### Work request:
Every line from the start of the records below to the line containing "Resting vote fraction: 12%." should be retyped exactly, that line included, and no others.

### Stored data entries:
=== Section Start ===

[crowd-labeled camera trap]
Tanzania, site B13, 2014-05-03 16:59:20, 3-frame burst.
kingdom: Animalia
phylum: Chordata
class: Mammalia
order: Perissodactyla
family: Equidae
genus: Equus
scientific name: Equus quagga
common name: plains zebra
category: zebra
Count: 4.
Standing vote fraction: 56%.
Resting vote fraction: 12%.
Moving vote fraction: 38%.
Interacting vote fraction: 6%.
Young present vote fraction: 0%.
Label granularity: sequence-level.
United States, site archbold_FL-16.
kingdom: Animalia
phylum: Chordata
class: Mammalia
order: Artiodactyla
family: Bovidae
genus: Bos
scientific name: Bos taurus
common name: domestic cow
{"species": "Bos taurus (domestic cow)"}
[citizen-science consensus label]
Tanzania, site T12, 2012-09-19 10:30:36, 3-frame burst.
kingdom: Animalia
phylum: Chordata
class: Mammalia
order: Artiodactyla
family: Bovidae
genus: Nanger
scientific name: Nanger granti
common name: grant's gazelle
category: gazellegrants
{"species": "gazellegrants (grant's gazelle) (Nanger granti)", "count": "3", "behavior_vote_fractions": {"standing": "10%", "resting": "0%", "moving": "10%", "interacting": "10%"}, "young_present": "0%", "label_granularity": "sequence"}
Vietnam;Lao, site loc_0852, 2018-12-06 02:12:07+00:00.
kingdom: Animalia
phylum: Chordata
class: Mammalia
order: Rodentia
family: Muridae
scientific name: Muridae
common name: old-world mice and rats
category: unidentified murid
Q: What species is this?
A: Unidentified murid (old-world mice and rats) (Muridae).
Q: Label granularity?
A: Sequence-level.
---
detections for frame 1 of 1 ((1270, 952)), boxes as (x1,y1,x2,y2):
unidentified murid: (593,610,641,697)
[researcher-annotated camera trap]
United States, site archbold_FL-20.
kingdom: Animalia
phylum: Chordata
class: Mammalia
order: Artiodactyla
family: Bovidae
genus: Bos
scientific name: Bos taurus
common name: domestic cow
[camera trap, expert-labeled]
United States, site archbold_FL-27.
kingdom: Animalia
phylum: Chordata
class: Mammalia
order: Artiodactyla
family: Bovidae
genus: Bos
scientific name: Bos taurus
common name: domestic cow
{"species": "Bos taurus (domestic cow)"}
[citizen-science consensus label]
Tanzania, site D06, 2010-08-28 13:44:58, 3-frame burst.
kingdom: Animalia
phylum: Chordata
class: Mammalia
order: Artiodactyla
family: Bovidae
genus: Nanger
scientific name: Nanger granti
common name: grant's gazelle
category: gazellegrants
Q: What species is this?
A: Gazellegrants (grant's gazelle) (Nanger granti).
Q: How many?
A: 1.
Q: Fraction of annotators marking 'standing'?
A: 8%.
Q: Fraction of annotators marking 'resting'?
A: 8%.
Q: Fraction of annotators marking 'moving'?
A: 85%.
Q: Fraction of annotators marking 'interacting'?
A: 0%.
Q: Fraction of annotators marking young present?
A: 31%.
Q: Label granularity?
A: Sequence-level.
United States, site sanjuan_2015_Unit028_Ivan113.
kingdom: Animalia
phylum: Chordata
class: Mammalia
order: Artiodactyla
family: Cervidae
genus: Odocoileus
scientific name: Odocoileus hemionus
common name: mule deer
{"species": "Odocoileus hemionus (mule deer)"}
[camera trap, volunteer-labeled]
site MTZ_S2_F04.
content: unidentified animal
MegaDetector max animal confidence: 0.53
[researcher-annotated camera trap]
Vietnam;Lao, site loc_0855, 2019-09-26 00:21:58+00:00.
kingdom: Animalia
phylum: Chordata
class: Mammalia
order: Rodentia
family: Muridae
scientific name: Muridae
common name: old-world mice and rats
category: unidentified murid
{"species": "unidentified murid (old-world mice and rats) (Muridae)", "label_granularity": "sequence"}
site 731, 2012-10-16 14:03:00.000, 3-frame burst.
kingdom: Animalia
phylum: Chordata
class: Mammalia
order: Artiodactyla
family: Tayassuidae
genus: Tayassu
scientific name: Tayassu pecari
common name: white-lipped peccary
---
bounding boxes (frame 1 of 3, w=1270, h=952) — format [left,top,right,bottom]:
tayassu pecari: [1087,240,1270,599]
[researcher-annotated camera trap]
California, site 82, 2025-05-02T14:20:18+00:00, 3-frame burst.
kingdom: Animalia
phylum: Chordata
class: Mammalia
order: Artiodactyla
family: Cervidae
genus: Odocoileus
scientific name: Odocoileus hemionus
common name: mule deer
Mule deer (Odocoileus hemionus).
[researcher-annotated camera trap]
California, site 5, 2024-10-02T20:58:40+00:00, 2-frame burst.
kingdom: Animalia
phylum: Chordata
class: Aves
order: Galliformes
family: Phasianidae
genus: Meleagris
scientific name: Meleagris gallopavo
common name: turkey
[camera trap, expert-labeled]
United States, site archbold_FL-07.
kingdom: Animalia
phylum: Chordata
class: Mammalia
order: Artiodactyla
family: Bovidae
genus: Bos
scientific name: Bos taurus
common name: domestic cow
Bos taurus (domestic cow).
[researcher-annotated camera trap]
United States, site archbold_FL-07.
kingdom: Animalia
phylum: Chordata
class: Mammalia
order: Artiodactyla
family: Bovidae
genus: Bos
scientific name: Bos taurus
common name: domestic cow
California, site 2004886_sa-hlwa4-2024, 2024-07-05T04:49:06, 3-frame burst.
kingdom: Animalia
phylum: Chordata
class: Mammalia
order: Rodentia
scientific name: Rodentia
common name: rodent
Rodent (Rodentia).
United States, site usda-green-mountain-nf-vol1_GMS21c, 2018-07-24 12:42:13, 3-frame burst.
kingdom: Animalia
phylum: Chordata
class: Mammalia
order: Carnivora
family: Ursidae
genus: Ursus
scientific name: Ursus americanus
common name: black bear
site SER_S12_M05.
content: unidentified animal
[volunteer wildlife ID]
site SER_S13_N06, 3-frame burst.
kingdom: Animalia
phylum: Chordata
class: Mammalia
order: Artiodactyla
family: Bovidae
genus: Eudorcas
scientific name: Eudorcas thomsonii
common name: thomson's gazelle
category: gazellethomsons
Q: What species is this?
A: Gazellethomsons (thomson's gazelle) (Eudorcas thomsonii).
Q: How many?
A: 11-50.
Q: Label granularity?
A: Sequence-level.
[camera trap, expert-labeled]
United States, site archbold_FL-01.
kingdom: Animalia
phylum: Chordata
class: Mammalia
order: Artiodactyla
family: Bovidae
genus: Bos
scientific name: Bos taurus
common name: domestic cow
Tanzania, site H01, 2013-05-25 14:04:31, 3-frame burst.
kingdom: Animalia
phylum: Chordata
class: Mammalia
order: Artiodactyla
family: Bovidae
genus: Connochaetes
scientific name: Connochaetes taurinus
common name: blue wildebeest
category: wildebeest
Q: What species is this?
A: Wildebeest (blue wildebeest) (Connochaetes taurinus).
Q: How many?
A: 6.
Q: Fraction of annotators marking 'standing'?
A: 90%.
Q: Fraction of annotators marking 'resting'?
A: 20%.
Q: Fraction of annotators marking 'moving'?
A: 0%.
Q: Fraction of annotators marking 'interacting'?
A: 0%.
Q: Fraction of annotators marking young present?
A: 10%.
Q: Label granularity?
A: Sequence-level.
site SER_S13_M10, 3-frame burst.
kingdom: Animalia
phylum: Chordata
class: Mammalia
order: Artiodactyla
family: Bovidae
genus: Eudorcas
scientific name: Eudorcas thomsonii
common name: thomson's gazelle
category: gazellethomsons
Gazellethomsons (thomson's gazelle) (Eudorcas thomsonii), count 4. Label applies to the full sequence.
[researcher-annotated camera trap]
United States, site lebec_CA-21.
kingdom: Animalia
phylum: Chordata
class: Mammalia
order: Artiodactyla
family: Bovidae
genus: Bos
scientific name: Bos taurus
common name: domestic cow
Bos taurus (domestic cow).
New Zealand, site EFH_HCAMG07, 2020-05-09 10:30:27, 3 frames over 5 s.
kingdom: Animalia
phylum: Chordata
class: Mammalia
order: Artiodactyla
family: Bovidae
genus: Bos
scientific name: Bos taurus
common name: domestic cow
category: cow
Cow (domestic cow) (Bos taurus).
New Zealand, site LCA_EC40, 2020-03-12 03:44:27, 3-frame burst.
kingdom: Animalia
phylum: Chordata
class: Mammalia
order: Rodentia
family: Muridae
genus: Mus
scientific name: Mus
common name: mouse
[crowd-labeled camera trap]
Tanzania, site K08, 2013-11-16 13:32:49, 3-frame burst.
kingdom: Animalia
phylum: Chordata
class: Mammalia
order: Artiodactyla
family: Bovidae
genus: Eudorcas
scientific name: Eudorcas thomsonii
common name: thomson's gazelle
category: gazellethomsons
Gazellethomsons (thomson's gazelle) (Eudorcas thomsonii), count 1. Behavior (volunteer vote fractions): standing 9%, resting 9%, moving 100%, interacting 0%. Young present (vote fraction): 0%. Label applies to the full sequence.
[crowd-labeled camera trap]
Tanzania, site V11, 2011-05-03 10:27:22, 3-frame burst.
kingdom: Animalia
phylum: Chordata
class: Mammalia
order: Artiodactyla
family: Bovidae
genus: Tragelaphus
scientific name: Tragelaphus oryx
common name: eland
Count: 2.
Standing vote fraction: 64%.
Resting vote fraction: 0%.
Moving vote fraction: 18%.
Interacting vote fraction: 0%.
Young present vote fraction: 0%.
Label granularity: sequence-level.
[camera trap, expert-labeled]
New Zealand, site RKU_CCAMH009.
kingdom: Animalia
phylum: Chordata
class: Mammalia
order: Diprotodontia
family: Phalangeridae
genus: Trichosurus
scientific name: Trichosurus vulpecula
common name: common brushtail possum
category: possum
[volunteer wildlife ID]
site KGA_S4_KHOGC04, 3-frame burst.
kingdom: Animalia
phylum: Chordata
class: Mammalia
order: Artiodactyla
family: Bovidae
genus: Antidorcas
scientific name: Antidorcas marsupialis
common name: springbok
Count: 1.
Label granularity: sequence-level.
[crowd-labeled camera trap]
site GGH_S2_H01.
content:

=== Section End ===

### Task solution:
[crowd-labeled camera trap]
Tanzania, site B13, 2014-05-03 16:59:20, 3-frame burst.
kingdom: Animalia
phylum: Chordata
class: Mammalia
order: Perissodactyla
family: Equidae
genus: Equus
scientific name: Equus quagga
common name: plains zebra
category: zebra
Count: 4.
Standing vote fraction: 56%.
Resting vote fraction: 12%.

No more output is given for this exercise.